Stored items:
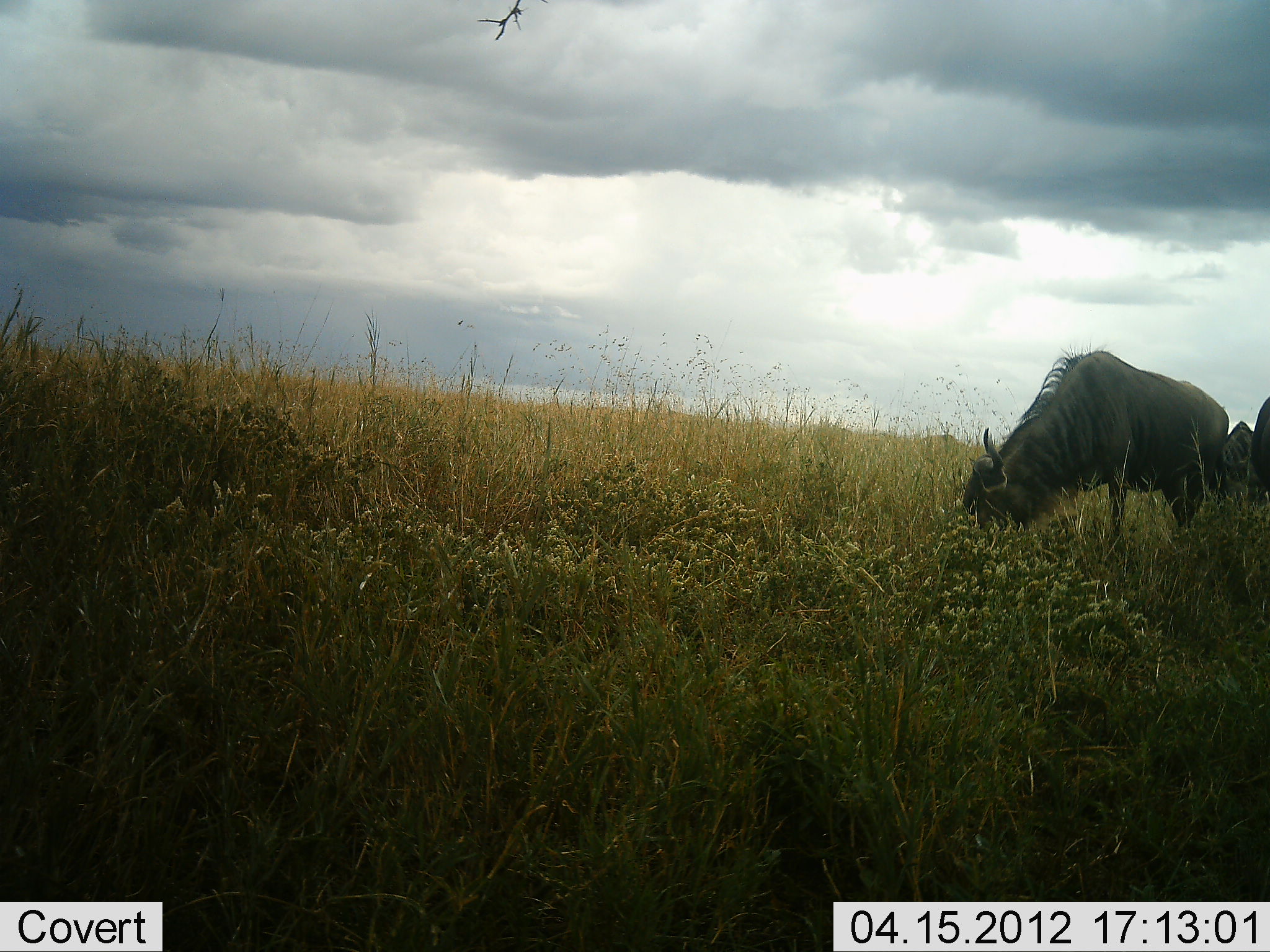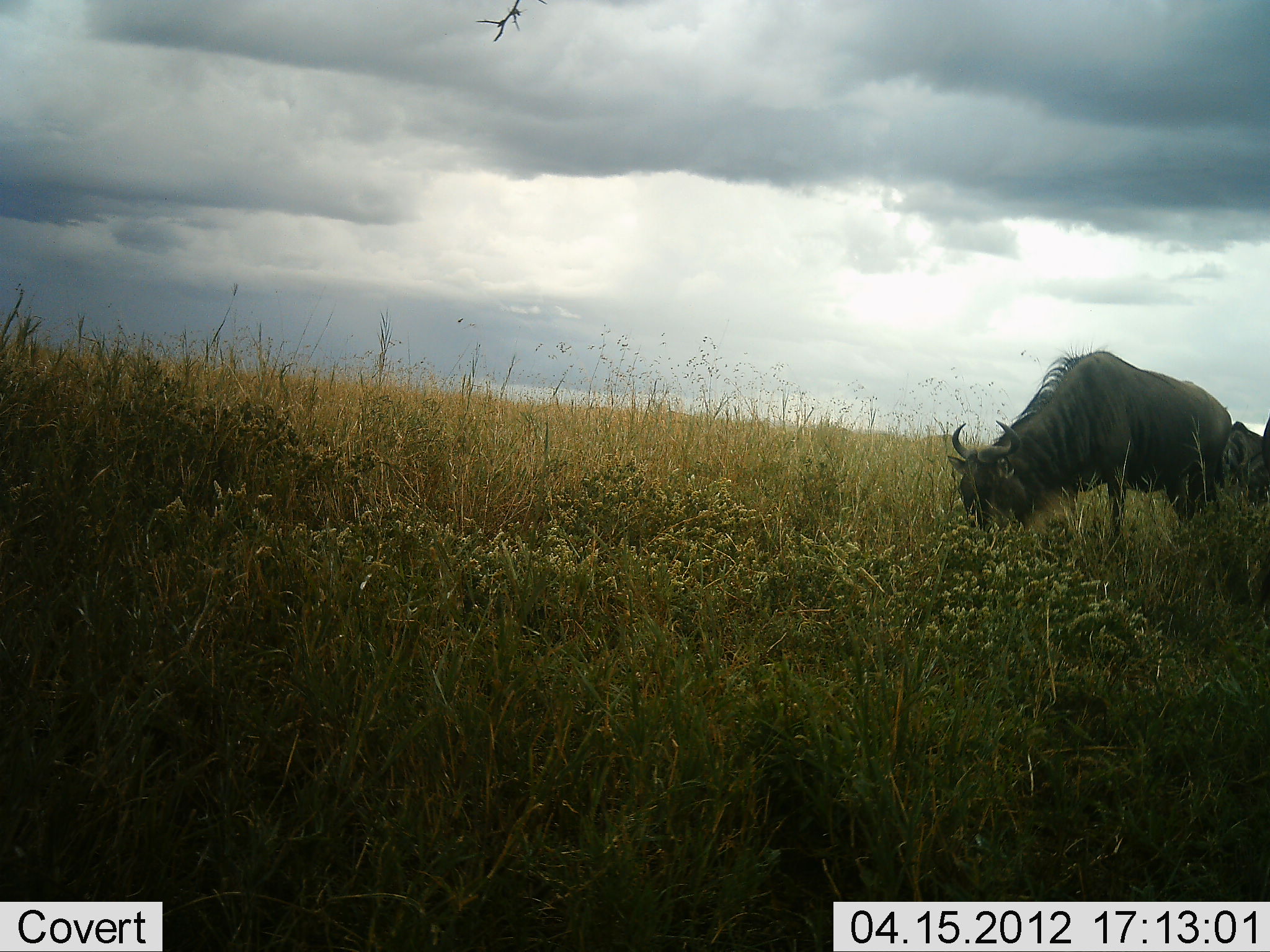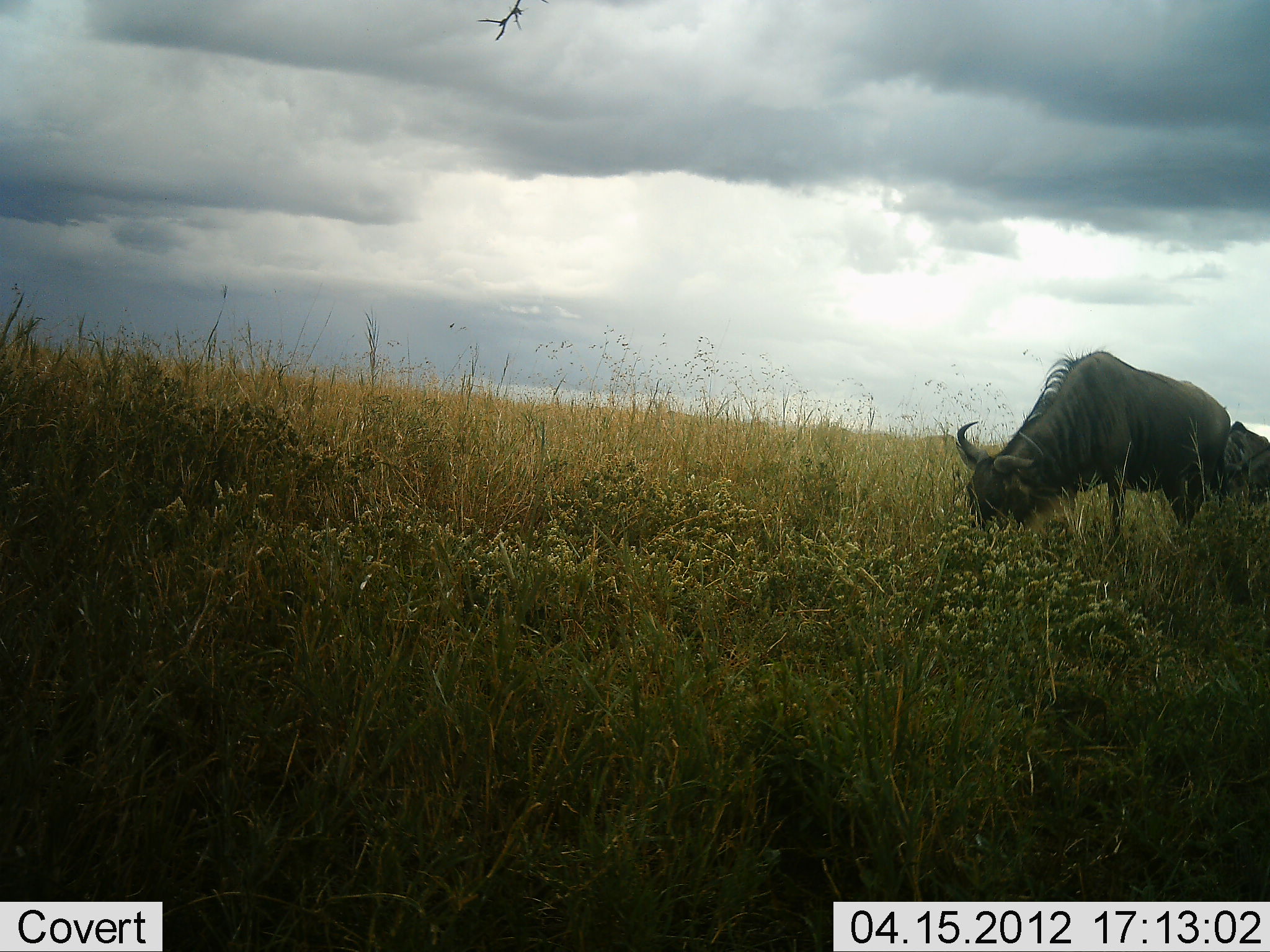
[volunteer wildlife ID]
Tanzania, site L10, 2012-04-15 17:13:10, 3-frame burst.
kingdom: Animalia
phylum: Chordata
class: Mammalia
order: Artiodactyla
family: Bovidae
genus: Connochaetes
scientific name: Connochaetes taurinus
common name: blue wildebeest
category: wildebeest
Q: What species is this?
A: Wildebeest (blue wildebeest) (Connochaetes taurinus).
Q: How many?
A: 2.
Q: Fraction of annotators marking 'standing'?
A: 11%.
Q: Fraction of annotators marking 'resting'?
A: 0%.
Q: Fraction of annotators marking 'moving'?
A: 5%.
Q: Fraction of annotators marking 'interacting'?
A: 0%.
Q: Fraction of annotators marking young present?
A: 0%.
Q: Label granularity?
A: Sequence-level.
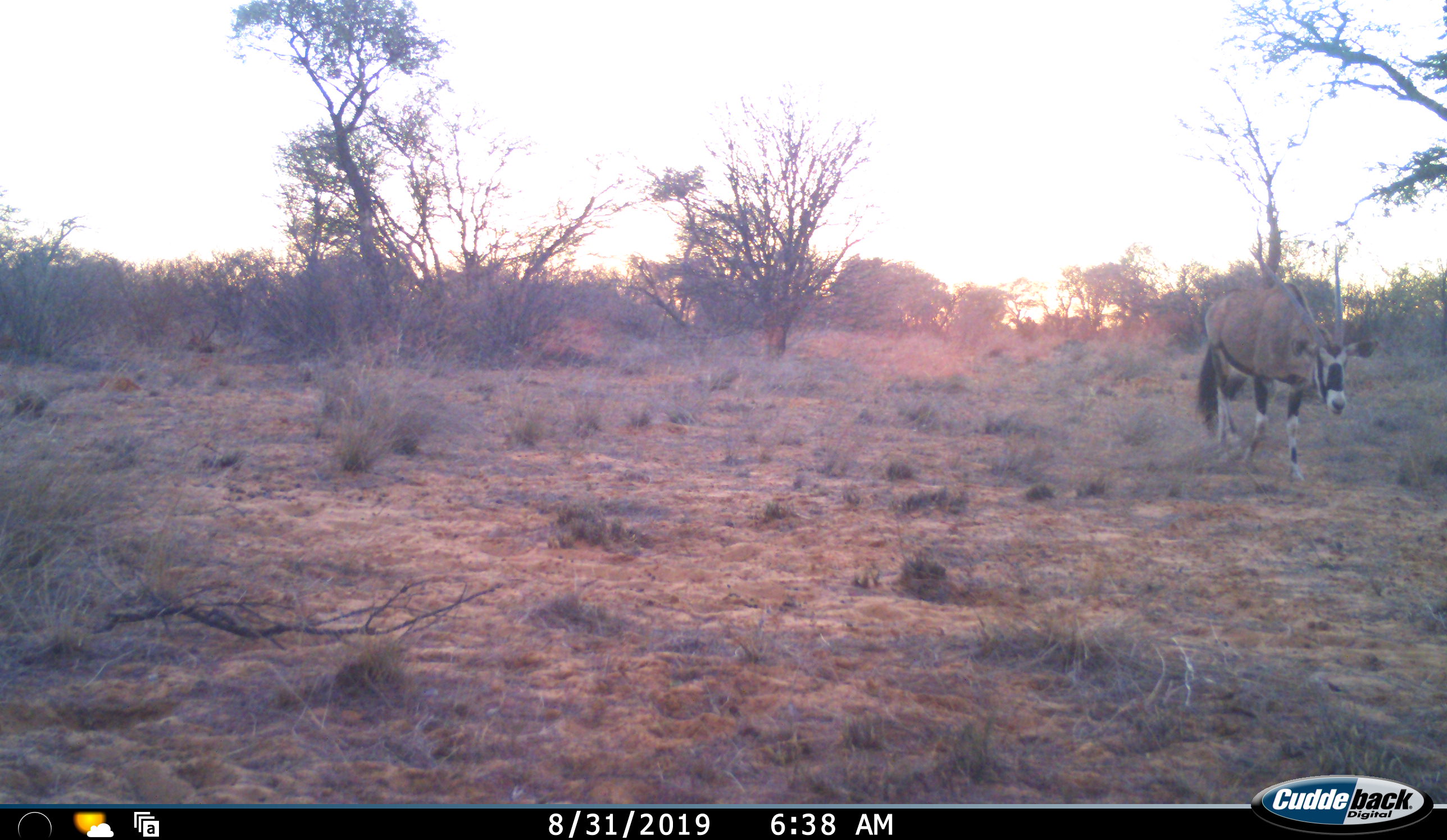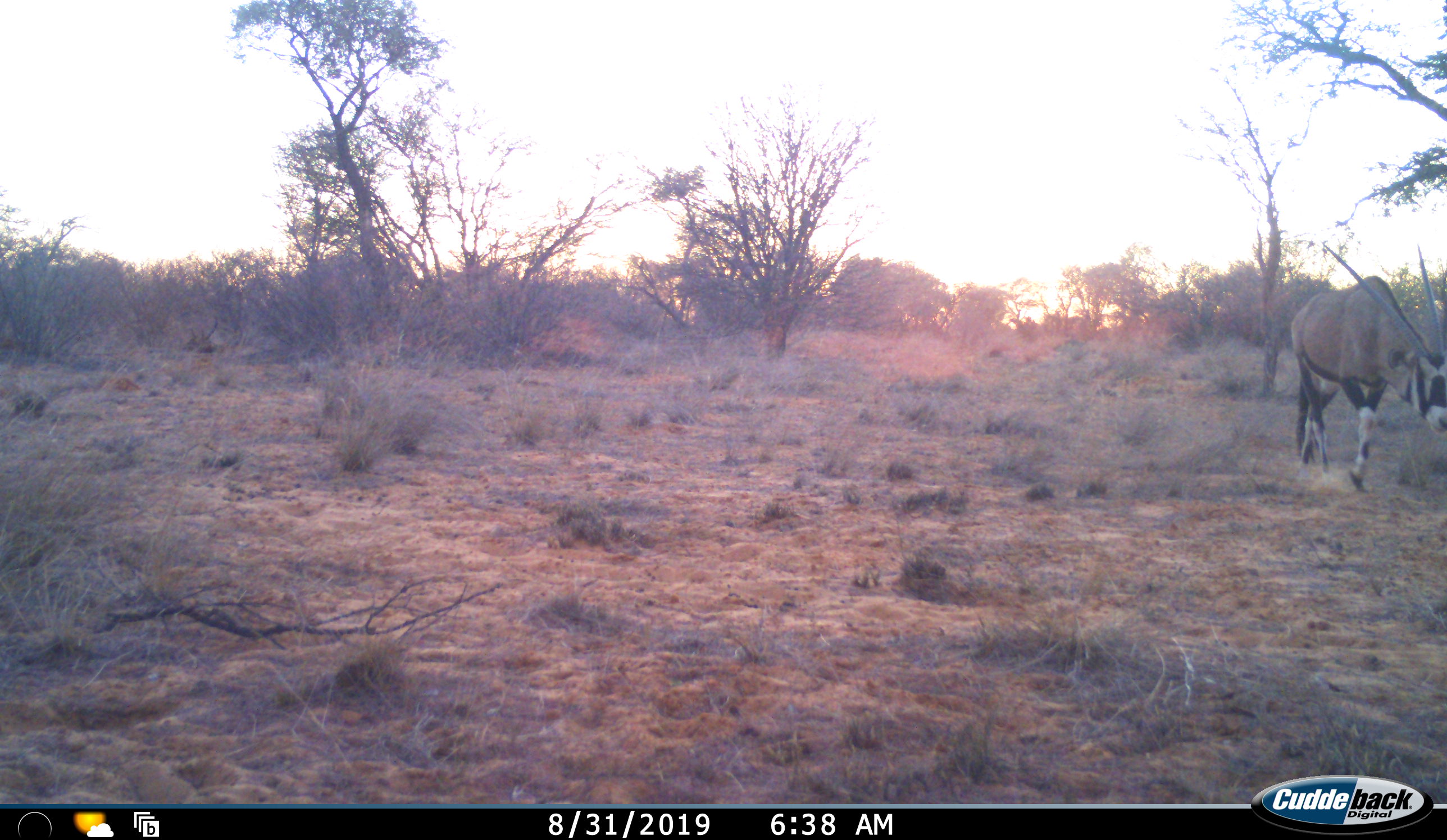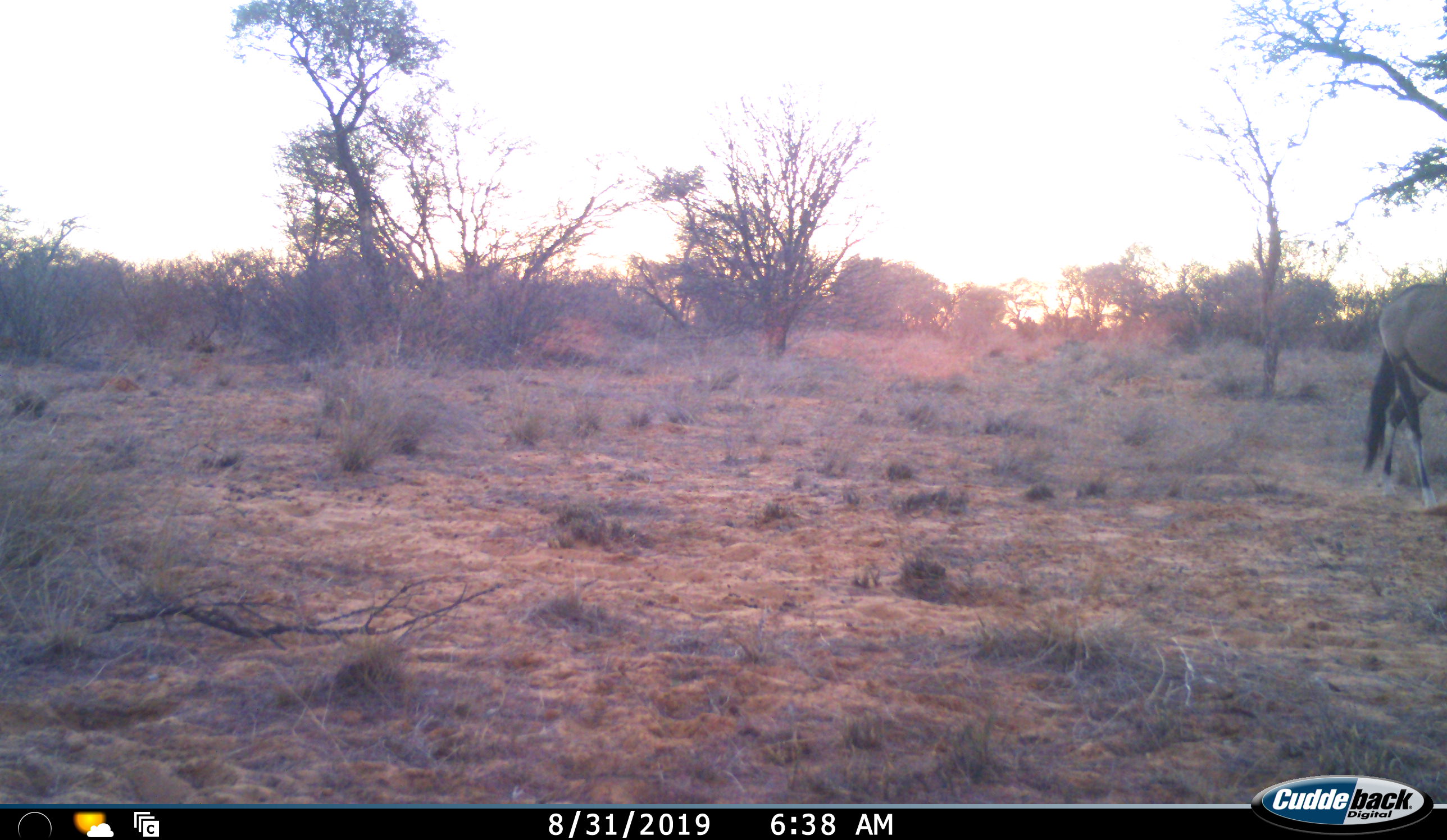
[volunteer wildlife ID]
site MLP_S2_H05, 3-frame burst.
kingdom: Animalia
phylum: Chordata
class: Mammalia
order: Artiodactyla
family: Bovidae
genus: Oryx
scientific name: Oryx gazella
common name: gemsbok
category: oryx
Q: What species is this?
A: Oryx (gemsbok) (Oryx gazella).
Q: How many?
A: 1.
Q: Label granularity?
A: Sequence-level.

Brief → Restate the data exactly, though only from the line that contains "common name: blue wildebeest" through its last line, both ends included and with the pictures left out.

Response to the task →
common name: blue wildebeest
category: wildebeest
Q: What species is this?
A: Wildebeest (blue wildebeest) (Connochaetes taurinus).
Q: How many?
A: 2.
Q: Fraction of annotators marking 'standing'?
A: 11%.
Q: Fraction of annotators marking 'resting'?
A: 0%.
Q: Fraction of annotators marking 'moving'?
A: 5%.
Q: Fraction of annotators marking 'interacting'?
A: 0%.
Q: Fraction of annotators marking young present?
A: 0%.
Q: Label granularity?
A: Sequence-level.
[volunteer wildlife ID]
site MLP_S2_H05, 3-frame burst.
kingdom: Animalia
phylum: Chordata
class: Mammalia
order: Artiodactyla
family: Bovidae
genus: Oryx
scientific name: Oryx gazella
common name: gemsbok
category: oryx
Q: What species is this?
A: Oryx (gemsbok) (Oryx gazella).
Q: How many?
A: 1.
Q: Label granularity?
A: Sequence-level.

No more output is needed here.